[Excerpted records]

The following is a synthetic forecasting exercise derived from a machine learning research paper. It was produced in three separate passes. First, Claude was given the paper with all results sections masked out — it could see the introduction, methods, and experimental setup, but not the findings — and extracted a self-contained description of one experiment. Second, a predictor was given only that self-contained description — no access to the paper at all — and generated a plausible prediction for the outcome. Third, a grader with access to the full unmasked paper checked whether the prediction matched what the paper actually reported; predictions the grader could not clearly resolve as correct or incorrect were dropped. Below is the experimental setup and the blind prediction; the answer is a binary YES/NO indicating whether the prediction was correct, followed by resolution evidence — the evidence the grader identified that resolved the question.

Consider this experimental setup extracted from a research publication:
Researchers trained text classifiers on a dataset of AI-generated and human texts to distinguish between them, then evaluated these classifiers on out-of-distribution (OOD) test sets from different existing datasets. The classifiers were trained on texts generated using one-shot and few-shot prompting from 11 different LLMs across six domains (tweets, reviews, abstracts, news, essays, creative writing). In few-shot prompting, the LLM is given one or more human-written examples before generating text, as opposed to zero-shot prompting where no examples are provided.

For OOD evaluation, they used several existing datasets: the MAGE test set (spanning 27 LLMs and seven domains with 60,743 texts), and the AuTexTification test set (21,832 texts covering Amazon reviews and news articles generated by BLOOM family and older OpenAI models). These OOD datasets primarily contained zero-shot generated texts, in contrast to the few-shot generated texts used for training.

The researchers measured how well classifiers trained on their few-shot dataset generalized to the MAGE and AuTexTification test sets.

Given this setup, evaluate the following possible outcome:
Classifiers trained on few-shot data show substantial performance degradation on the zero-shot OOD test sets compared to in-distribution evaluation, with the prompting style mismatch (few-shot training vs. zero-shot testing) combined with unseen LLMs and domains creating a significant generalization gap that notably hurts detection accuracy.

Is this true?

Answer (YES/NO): YES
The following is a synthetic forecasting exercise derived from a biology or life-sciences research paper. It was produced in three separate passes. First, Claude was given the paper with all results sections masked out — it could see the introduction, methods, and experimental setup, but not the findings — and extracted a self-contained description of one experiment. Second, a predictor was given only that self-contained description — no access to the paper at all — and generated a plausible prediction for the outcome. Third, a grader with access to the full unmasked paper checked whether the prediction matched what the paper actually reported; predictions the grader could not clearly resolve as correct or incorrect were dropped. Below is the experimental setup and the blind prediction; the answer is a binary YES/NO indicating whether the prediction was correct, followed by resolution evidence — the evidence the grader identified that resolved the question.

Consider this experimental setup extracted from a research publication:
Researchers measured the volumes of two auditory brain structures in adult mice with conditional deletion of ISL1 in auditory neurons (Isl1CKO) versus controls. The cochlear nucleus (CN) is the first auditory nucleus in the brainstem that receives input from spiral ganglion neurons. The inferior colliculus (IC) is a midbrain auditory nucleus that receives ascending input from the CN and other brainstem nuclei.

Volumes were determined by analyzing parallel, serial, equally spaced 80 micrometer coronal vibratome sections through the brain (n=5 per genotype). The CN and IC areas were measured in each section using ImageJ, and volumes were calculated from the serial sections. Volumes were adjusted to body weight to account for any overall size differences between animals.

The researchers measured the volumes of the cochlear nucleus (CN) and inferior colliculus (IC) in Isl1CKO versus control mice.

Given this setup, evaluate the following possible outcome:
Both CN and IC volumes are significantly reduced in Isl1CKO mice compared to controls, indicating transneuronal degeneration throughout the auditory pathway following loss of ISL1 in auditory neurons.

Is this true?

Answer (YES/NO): NO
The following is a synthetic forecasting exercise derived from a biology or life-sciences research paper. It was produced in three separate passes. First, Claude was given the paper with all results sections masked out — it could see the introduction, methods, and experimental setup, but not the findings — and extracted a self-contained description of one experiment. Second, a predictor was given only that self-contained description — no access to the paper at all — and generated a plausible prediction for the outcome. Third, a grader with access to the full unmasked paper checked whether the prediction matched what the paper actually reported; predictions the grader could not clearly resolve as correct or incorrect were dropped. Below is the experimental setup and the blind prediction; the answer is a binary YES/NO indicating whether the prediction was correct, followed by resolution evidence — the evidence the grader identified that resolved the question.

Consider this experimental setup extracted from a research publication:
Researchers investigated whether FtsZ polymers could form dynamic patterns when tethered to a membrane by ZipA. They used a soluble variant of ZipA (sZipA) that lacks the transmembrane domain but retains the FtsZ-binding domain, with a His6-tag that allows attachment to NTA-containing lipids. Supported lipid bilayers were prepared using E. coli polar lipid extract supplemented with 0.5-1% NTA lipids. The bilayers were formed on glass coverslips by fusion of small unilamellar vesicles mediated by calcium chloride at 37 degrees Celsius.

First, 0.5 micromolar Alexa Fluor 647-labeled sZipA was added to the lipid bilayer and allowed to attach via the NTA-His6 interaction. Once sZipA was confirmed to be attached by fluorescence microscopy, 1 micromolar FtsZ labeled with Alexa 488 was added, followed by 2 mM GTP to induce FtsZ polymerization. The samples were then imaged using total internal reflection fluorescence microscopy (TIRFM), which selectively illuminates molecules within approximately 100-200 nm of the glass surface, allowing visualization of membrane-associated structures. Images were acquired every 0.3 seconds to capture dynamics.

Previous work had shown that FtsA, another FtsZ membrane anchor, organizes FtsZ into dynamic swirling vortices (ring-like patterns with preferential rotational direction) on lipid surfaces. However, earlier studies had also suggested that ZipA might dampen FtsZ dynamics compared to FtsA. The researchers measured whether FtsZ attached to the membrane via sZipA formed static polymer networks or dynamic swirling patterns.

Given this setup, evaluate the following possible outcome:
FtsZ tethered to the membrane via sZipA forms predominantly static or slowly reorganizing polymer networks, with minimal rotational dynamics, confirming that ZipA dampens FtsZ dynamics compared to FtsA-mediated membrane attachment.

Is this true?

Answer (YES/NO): NO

[/Excerpted records]

▸ **Work instructions**
Please return every entry exactly as it appears.

▸ **Solution**
The following is a synthetic forecasting exercise derived from a machine learning research paper. It was produced in three separate passes. First, Claude was given the paper with all results sections masked out — it could see the introduction, methods, and experimental setup, but not the findings — and extracted a self-contained description of one experiment. Second, a predictor was given only that self-contained description — no access to the paper at all — and generated a plausible prediction for the outcome. Third, a grader with access to the full unmasked paper checked whether the prediction matched what the paper actually reported; predictions the grader could not clearly resolve as correct or incorrect were dropped. Below is the experimental setup and the blind prediction; the answer is a binary YES/NO indicating whether the prediction was correct, followed by resolution evidence — the evidence the grader identified that resolved the question.

Consider this experimental setup extracted from a research publication:
Researchers trained text classifiers on a dataset of AI-generated and human texts to distinguish between them, then evaluated these classifiers on out-of-distribution (OOD) test sets from different existing datasets. The classifiers were trained on texts generated using one-shot and few-shot prompting from 11 different LLMs across six domains (tweets, reviews, abstracts, news, essays, creative writing). In few-shot prompting, the LLM is given one or more human-written examples before generating text, as opposed to zero-shot prompting where no examples are provided.

For OOD evaluation, they used several existing datasets: the MAGE test set (spanning 27 LLMs and seven domains with 60,743 texts), and the AuTexTification test set (21,832 texts covering Amazon reviews and news articles generated by BLOOM family and older OpenAI models). These OOD datasets primarily contained zero-shot generated texts, in contrast to the few-shot generated texts used for training.

The researchers measured how well classifiers trained on their few-shot dataset generalized to the MAGE and AuTexTification test sets.

Given this setup, evaluate the following possible outcome:
Classifiers trained on few-shot data show substantial performance degradation on the zero-shot OOD test sets compared to in-distribution evaluation, with the prompting style mismatch (few-shot training vs. zero-shot testing) combined with unseen LLMs and domains creating a significant generalization gap that notably hurts detection accuracy.

Is this true?

Answer (YES/NO): YES
The following is a synthetic forecasting exercise derived from a biology or life-sciences research paper. It was produced in three separate passes. First, Claude was given the paper with all results sections masked out — it could see the introduction, methods, and experimental setup, but not the findings — and extracted a self-contained description of one experiment. Second, a predictor was given only that self-contained description — no access to the paper at all — and generated a plausible prediction for the outcome. Third, a grader with access to the full unmasked paper checked whether the prediction matched what the paper actually reported; predictions the grader could not clearly resolve as correct or incorrect were dropped. Below is the experimental setup and the blind prediction; the answer is a binary YES/NO indicating whether the prediction was correct, followed by resolution evidence — the evidence the grader identified that resolved the question.

Consider this experimental setup extracted from a research publication:
Researchers measured the volumes of two auditory brain structures in adult mice with conditional deletion of ISL1 in auditory neurons (Isl1CKO) versus controls. The cochlear nucleus (CN) is the first auditory nucleus in the brainstem that receives input from spiral ganglion neurons. The inferior colliculus (IC) is a midbrain auditory nucleus that receives ascending input from the CN and other brainstem nuclei.

Volumes were determined by analyzing parallel, serial, equally spaced 80 micrometer coronal vibratome sections through the brain (n=5 per genotype). The CN and IC areas were measured in each section using ImageJ, and volumes were calculated from the serial sections. Volumes were adjusted to body weight to account for any overall size differences between animals.

The researchers measured the volumes of the cochlear nucleus (CN) and inferior colliculus (IC) in Isl1CKO versus control mice.

Given this setup, evaluate the following possible outcome:
Both CN and IC volumes are significantly reduced in Isl1CKO mice compared to controls, indicating transneuronal degeneration throughout the auditory pathway following loss of ISL1 in auditory neurons.

Is this true?

Answer (YES/NO): NO
The following is a synthetic forecasting exercise derived from a biology or life-sciences research paper. It was produced in three separate passes. First, Claude was given the paper with all results sections masked out — it could see the introduction, methods, and experimental setup, but not the findings — and extracted a self-contained description of one experiment. Second, a predictor was given only that self-contained description — no access to the paper at all — and generated a plausible prediction for the outcome. Third, a grader with access to the full unmasked paper checked whether the prediction matched what the paper actually reported; predictions the grader could not clearly resolve as correct or incorrect were dropped. Below is the experimental setup and the blind prediction; the answer is a binary YES/NO indicating whether the prediction was correct, followed by resolution evidence — the evidence the grader identified that resolved the question.

Consider this experimental setup extracted from a research publication:
Researchers investigated whether FtsZ polymers could form dynamic patterns when tethered to a membrane by ZipA. They used a soluble variant of ZipA (sZipA) that lacks the transmembrane domain but retains the FtsZ-binding domain, with a His6-tag that allows attachment to NTA-containing lipids. Supported lipid bilayers were prepared using E. coli polar lipid extract supplemented with 0.5-1% NTA lipids. The bilayers were formed on glass coverslips by fusion of small unilamellar vesicles mediated by calcium chloride at 37 degrees Celsius.

First, 0.5 micromolar Alexa Fluor 647-labeled sZipA was added to the lipid bilayer and allowed to attach via the NTA-His6 interaction. Once sZipA was confirmed to be attached by fluorescence microscopy, 1 micromolar FtsZ labeled with Alexa 488 was added, followed by 2 mM GTP to induce FtsZ polymerization. The samples were then imaged using total internal reflection fluorescence microscopy (TIRFM), which selectively illuminates molecules within approximately 100-200 nm of the glass surface, allowing visualization of membrane-associated structures. Images were acquired every 0.3 seconds to capture dynamics.

Previous work had shown that FtsA, another FtsZ membrane anchor, organizes FtsZ into dynamic swirling vortices (ring-like patterns with preferential rotational direction) on lipid surfaces. However, earlier studies had also suggested that ZipA might dampen FtsZ dynamics compared to FtsA. The researchers measured whether FtsZ attached to the membrane via sZipA formed static polymer networks or dynamic swirling patterns.

Given this setup, evaluate the following possible outcome:
FtsZ tethered to the membrane via sZipA forms predominantly static or slowly reorganizing polymer networks, with minimal rotational dynamics, confirming that ZipA dampens FtsZ dynamics compared to FtsA-mediated membrane attachment.

Is this true?

Answer (YES/NO): NO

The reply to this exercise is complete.